Cute move on Montano. Nice subject changer, actually gives him a boost too. But you guys aren’t fooling anybody with “[Joselito Peter] Cayetano.” People expect you to allow them both to run for “obvious” reasons. But I’ll wait the two weeks to see what Comelec really does. Impress us why don’t ya, and do the right thing for once!Well it looks like people's expectations were right as bona fide candidate for senator under the Genuine Opposition Congressman Alan Peter Cayetano is finding out.
Absolutely disgusting of you folks in the Comelec, James!
That Master of Nuisance Campaigns, Oliver Lozano used the Kilusang Bagong Lipunan (KBL)--the largely defunct political party of Ferdinand Marcos--as the "nominating party" for a nuisance candidate in 2004, when he foisted one Melchor Chavez against the bona fide candidacy of former Solicitor General Francisco Chavez. In the ensuing court challenge Chavez vs. Comelec, the Supreme Court declared:
... the Omnibus Election Code authorizes the COMELEC, motu proprio, or upon a verified petition of an interested party, to declare a candidate as a nuisance candidate and to refuse to give due course to his or her COC or to cancel one already filed if it is shown that: (1) the candidate's COC has been filed to put the election process in mockery or disrepute, (2) the COC has been filed to cause confusion among the voters by the similarity of names of the registered candidates, and (3) where other circumstances show that the candidate has no bona fide intention to run for office.In 2004, Melchor Chavez was deemed a nuisance candidate by Comelec and the Supreme Court explains above why that was the right judgment. But in 2007--with even more obvious reasons, moral and legal, to reject the nuisance candidacy of a complete and utter unknown, with no public persona or political track record whatever, and clearly intended to discombulate Alan Peter Cayetano's run for the Senate--the Comelec appears determined to be the source of that "confusion, deception and even frustration of the democratic process."
COMELEC Resolution No. 6452 dated December 10, 2002 also specifies the instances where the COMELEC may motu proprio refuse to give due course to or cancel a COC:
SEC. 6. Motu Proprio Cases. — The Commission may, at any time before the election, motu proprio refuse to give due course to or cancel a certificate of candidacy of any candidate for the positions of President, Vice-President, Senator and Party-list:
I. The grounds:
a. Candidates who, on the face of their certificate of candidacy, do not possess the constitutional and legal qualifications of the office to which they aspire to be elected;
b. Candidate who, on the face of said certificate, filed their certificate of candidacy to put the election process in mockery or disrepute;
c. Candidates whose certificate of candidacy could cause confusion among the voters by the similarity of names and surnames with other candidates; and
d. Candidates who have no bona fide intention to run for the office for which the certificate of candidacy had been filed or acts that clearly demonstrate the lack of such bona fide intention, such as:
d. 1 Candidates who do not belong to or are not nominated by any registered political party of national constituency;
d.2 Presidential, Vice-Presidential [candidates] who do not present running mates for vice-president, respectively, nor senatorial candidates;
d.3 Candidates who do not have a platform of government and are not capable of waging a nationwide campaign. (Emphasis supplied.)

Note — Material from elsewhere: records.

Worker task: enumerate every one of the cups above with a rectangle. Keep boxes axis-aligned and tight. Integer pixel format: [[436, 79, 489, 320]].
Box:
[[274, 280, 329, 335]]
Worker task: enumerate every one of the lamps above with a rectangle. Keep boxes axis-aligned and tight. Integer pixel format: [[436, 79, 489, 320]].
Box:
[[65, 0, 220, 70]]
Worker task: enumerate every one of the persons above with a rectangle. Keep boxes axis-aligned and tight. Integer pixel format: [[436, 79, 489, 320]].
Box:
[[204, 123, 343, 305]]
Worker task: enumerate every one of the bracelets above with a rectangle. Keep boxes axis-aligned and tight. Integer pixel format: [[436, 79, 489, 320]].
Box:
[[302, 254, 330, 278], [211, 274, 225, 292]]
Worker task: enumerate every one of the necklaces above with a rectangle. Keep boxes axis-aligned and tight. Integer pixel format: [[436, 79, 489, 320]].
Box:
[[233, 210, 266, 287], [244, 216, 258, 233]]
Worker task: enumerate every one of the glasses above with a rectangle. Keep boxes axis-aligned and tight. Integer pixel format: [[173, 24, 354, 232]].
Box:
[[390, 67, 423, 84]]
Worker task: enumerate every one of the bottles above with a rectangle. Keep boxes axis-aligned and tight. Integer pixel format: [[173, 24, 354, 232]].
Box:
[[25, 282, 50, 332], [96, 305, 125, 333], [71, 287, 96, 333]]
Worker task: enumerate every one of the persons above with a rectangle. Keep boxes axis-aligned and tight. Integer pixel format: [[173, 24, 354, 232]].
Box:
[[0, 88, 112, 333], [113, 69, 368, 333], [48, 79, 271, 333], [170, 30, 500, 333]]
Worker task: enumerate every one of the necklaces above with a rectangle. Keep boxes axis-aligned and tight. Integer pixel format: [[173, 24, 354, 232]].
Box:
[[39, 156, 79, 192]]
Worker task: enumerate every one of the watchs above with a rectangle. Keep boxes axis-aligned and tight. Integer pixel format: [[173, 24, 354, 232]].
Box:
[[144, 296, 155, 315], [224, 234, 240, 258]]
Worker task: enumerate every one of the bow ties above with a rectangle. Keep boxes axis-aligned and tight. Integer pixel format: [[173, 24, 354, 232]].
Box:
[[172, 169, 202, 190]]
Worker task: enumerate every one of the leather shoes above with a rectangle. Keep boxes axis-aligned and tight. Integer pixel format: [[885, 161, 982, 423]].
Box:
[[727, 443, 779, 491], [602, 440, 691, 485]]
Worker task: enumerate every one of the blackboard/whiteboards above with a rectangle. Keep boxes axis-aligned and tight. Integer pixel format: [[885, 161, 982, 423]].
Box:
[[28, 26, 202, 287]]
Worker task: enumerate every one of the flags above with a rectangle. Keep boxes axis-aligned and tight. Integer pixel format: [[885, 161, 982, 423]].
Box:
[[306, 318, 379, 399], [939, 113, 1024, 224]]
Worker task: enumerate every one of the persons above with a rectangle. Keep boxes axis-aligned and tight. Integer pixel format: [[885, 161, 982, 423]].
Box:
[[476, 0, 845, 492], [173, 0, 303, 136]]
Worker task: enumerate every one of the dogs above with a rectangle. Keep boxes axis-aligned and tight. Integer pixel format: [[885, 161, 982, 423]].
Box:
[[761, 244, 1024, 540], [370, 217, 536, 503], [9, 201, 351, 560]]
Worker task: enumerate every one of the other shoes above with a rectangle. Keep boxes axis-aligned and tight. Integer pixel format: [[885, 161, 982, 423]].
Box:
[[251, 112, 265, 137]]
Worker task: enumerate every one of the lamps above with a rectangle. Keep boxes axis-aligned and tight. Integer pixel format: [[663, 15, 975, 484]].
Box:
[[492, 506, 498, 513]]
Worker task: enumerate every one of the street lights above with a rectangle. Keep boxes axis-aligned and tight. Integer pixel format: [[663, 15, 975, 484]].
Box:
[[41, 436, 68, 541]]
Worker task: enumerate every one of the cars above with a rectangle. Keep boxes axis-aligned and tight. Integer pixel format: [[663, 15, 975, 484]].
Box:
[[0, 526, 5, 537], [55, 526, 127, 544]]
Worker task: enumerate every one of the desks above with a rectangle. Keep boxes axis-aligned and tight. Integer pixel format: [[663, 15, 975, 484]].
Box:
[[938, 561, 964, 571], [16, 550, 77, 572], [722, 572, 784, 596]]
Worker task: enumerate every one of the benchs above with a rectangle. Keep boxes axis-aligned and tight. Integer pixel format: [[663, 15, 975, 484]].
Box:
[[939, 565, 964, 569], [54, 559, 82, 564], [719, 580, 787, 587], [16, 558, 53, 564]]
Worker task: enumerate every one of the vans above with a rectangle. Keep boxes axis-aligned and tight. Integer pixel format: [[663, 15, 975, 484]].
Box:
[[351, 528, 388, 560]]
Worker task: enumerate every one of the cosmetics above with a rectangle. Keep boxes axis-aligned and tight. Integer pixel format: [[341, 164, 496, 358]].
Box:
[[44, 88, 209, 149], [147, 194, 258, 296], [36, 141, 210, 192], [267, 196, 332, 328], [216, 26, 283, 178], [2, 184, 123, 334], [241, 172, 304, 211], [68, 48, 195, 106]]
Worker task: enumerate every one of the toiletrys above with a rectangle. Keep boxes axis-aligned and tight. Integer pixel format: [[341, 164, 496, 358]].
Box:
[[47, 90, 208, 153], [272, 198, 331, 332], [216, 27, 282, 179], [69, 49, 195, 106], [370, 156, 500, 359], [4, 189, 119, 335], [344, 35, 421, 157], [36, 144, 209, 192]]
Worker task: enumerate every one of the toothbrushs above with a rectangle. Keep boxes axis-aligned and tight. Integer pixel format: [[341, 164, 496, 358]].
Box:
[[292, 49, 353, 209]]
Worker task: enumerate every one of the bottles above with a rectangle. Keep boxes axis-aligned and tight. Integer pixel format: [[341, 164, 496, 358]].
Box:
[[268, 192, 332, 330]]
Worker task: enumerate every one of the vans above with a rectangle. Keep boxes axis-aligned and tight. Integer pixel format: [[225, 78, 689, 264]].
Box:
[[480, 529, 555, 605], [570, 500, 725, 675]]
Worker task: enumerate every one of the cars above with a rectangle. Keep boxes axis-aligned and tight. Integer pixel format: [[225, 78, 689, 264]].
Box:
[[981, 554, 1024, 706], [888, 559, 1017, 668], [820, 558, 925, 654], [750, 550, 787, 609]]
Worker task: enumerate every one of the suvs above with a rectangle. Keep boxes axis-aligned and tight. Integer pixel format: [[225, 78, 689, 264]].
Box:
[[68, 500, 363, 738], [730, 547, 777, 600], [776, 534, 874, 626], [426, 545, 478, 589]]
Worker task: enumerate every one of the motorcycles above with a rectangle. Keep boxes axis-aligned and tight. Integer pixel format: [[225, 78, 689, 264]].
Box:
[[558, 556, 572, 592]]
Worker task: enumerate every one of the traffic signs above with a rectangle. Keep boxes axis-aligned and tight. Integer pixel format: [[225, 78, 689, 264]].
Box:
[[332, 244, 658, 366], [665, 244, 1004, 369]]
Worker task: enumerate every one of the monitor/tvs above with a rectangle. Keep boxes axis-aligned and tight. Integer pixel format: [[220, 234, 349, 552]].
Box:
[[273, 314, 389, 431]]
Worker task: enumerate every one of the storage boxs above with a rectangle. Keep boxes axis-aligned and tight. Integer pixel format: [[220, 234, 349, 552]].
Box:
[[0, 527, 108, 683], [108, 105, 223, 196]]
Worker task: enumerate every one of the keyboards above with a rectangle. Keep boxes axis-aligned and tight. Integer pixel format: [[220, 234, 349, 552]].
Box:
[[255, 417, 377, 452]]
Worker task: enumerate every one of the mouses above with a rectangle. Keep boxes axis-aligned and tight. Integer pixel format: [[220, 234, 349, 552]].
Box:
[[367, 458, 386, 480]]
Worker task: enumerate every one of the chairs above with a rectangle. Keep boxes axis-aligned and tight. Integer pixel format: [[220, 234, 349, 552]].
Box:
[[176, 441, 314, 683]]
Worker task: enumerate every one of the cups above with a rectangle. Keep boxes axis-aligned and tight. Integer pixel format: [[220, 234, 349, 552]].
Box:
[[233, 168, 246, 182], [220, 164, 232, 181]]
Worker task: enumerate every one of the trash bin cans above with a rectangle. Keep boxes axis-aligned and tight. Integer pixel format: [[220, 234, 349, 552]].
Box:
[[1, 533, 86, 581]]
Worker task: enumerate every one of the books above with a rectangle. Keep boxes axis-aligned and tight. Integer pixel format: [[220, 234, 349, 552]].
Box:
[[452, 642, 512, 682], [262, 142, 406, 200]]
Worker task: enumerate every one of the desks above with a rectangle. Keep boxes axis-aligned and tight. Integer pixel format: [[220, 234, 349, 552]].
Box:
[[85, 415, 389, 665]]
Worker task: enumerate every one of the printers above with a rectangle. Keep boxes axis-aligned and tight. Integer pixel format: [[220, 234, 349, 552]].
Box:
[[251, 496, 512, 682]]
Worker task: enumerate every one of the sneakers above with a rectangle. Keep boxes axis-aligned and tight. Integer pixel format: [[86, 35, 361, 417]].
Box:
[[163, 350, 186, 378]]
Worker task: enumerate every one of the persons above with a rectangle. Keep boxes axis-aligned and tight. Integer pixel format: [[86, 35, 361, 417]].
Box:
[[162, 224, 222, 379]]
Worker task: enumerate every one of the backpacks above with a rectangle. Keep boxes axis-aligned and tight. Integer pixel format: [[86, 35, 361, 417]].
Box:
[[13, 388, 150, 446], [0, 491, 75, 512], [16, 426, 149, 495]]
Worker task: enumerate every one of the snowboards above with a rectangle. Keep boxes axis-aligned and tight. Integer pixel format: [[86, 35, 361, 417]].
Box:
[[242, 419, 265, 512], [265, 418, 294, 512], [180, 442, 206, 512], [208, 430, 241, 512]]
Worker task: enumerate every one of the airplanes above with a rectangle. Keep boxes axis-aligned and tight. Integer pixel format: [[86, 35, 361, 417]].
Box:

Melchor Chavez has, in the past, not shown any capability for a decent campaign. Now, he presents no significant credentials for a better capability in this election. He is not even an official candidate of a political party since the nomination by KBL was no accepted by him. He is wanting in financial support for a nationwide campaign. He has no political machinery to count on.20
The rationale for the prohibition against nuisance candidates and the disqualification of candidates who have not demonstrated a bond fide intention to run for office is the State's compelling interest in ensuring that its electoral exercises are rational, objective, and orderly. Towards this end, the State takes into account the practical considerations in conducting elections. Inevitably, the greater the number of candidates, the greater the opportunities for logistical confusion, not to mention the increased allocation of time and resources in preparation for the elections. These practical difficulties should, of course, never exempt the State from the conduct of a mandated electoral exercise. At the same time, remedial actions should be available to alleviate these logistical hardships, whenever necessary and proper. Ultimately, a disorderly election is not merely a textbook example of inefficiency, but a rot that erodes faith in our democratic institutions. As the United States Supreme Court held:
There is surely an important state interest in requiring some preliminary showing of a significant modicum of support before printing the name of a political organization and its candidates on the ballot -the interest, if no other, in avoiding confusion, deception and even frustration of the democratic process.